[Scraped caption text data]
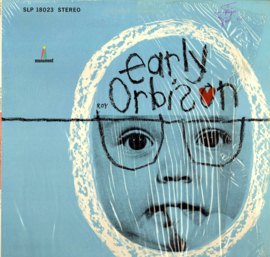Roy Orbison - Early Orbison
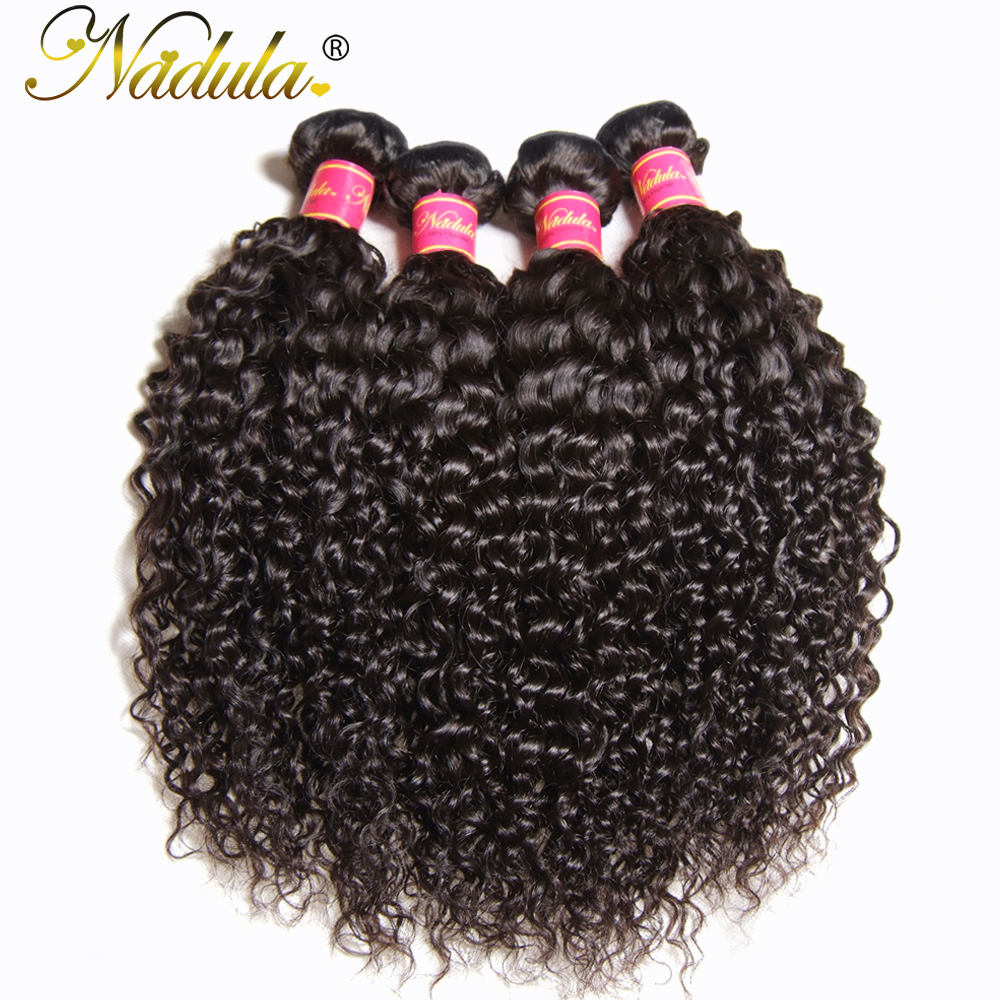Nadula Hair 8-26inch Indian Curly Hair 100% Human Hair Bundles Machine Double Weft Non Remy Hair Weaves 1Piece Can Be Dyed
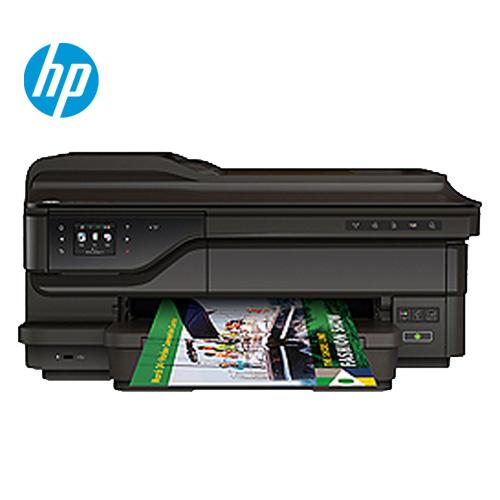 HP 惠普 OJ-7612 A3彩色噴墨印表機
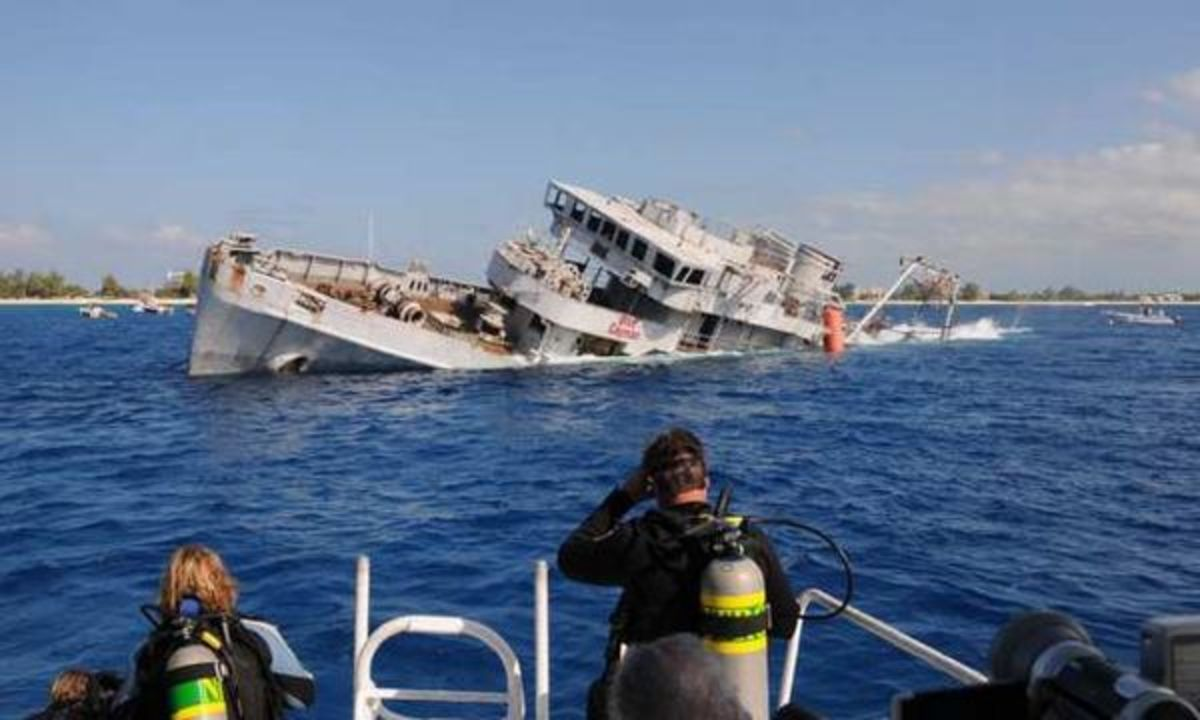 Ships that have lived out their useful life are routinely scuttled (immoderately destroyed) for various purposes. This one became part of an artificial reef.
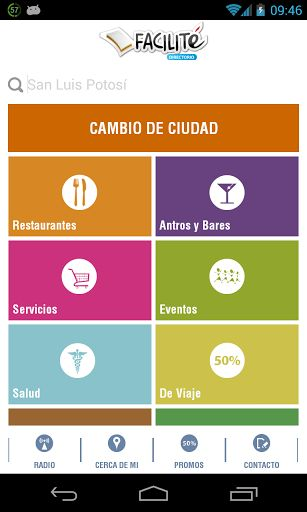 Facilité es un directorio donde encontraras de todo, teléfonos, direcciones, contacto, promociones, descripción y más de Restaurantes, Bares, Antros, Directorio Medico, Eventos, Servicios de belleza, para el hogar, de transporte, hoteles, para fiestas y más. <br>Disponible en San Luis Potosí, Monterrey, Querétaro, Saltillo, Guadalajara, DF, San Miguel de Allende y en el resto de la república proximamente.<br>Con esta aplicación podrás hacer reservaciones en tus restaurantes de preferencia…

Prompt -> What is needed is an exact copy of all the data, with no images in it.

Output for this exercise ->
Roy Orbison - Early Orbison
Nadula Hair 8-26inch Indian Curly Hair 100% Human Hair Bundles Machine Double Weft Non Remy Hair Weaves 1Piece Can Be Dyed
 HP 惠普 OJ-7612 A3彩色噴墨印表機
 Ships that have lived out their useful life are routinely scuttled (immoderately destroyed) for various purposes. This one became part of an artificial reef.
 Facilité es un directorio donde encontraras de todo, teléfonos, direcciones, contacto, promociones, descripción y más de Restaurantes, Bares, Antros, Directorio Medico, Eventos, Servicios de belleza, para el hogar, de transporte, hoteles, para fiestas y más. <br>Disponible en San Luis Potosí, Monterrey, Querétaro, Saltillo, Guadalajara, DF, San Miguel de Allende y en el resto de la república proximamente.<br>Con esta aplicación podrás hacer reservaciones en tus restaurantes de preferencia…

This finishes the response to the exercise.